Montpellier -  25 mars 2022

Programme Libre Dames

Kaori Sakamoto l'emporte au terme d'une finale dames qui a conquis le public. L'absence des patineuses russes, stars habituelles de la discipline, a finalement été oubliée, grâce à une compétition de haut niveau. Les nouvelles reines du patinage sont japonaise, belge et américaine.

 

Un programme puissant et inspirant, c'est ce que nous livre avec beaucoup de conviction Kaori Sakamoto. Les sauts sont maîtrisés, mais ce programme va bien au-delà. C'est un hymne à la femme, chorégraphié par Benoit Richaud, sur "No More Fight Left in Me" d'Imany pour le documentaire "Woman" de Yann Arthus-Bertrand et Anastasia Mikova. Après ses deux magnifiques médailles de bronze aux Jeux Olympiques, Kaori s'offre la plus belle des  récompenses : championne du monde ! 

 

Nous la retrouvons en conférence de presse après la cérémonie des médailles : "Je suis si heureuse. J'ai toujours eu beaucoup d'admiration pour Mao Asada et Miki Ando qui ont été championnes du monde avant moi. Je suis fière de continuer cette tradition japonaise. J'ai eu des hauts et des bas dans ma carrière, notamment la saison 2019-2020 qui était particulièrement difficile. Je ne progressais plus et je ne savais plus quoi faire pour m'améliorer. Pendant les confinements liés au COVID19, j'ai réalisé que je pouvais rattraper mon retard en travaillant beaucoup hors glace. Cela m'a finalement beaucoup aidée ! Après les Jeux Olympiques de Pékin, j'étais très fatiguée, mais beaucoup de patineurs sont dans ce cas donc ce n'est pas une excuse. Je ne dirais pas que je suis très forte mentalement, juste dans la moyenne, mais j'apprends de mes expériences. Par exemple, patiner en dernière d'un groupe n'est plus un problème pour moi."

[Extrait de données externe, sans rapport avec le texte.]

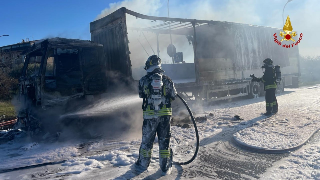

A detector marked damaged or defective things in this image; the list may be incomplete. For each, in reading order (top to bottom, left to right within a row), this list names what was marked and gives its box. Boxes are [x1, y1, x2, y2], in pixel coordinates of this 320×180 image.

burned truck [15, 37, 108, 131]
charred truck body [90, 7, 300, 101]
burned truck [90, 7, 300, 102]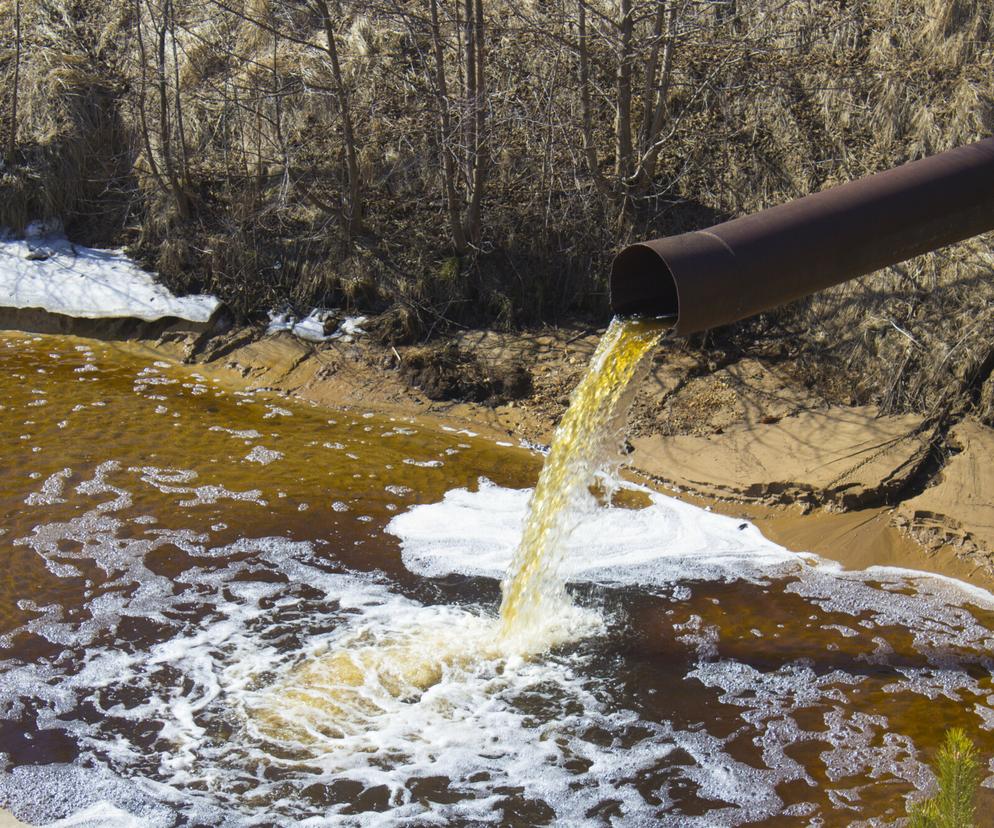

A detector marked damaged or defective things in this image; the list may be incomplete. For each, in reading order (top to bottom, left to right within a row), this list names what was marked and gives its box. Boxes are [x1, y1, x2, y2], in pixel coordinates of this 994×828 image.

rusty metal pipe [608, 140, 992, 336]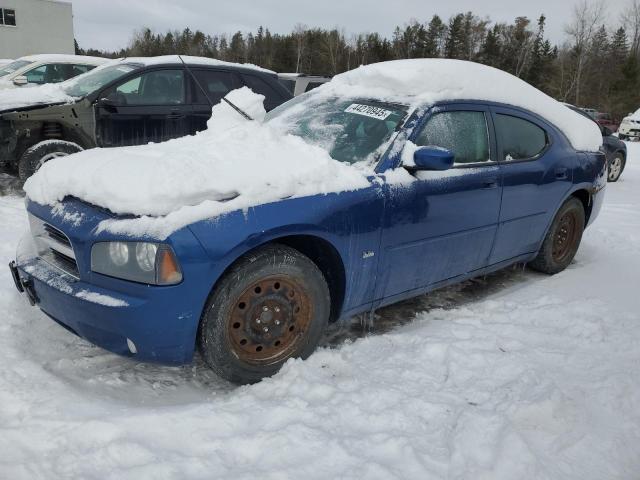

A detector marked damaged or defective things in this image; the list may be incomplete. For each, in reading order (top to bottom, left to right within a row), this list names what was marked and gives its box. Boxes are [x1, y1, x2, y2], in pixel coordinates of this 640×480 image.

rusty steel wheel [528, 198, 584, 274]
rusty steel wheel [199, 246, 330, 384]
rusty steel wheel [229, 276, 314, 366]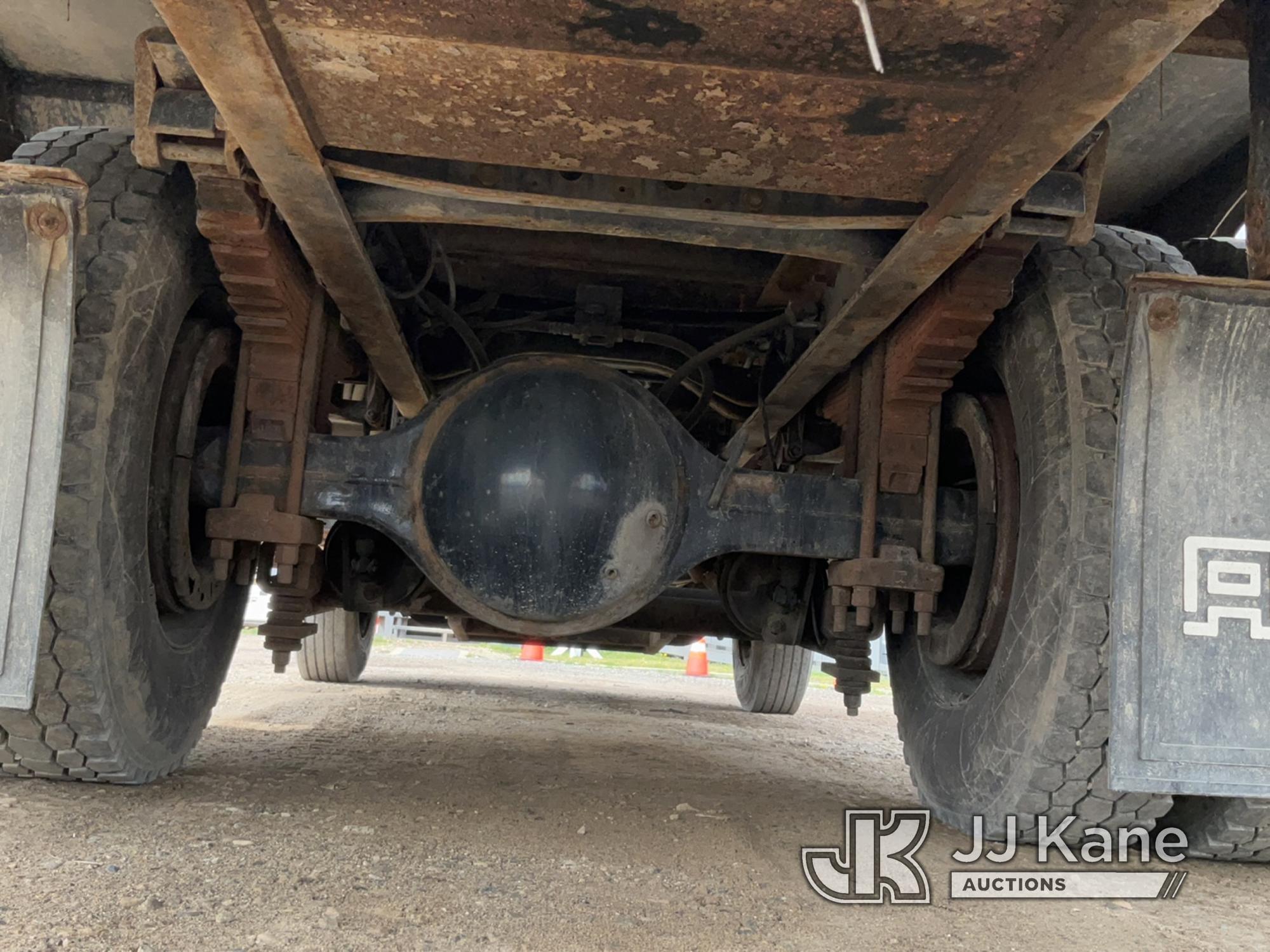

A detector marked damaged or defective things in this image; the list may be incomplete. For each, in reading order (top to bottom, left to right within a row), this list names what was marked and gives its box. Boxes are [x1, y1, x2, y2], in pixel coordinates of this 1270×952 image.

Lorsque je lui demande ses inspirations pour ce programme libre et si elle a vu le film "Woman", elle m'indique : "J'ai essayé de le trouver sur Internet mais j'ai eu beaucoup de difficultés, il ne semblait pas disponible au Japon. J'ai fait confiance à Benoît Richaud, mon chorégraphe, pour interpréter ce thème".

 


© Alice Alvarez - S.I.G.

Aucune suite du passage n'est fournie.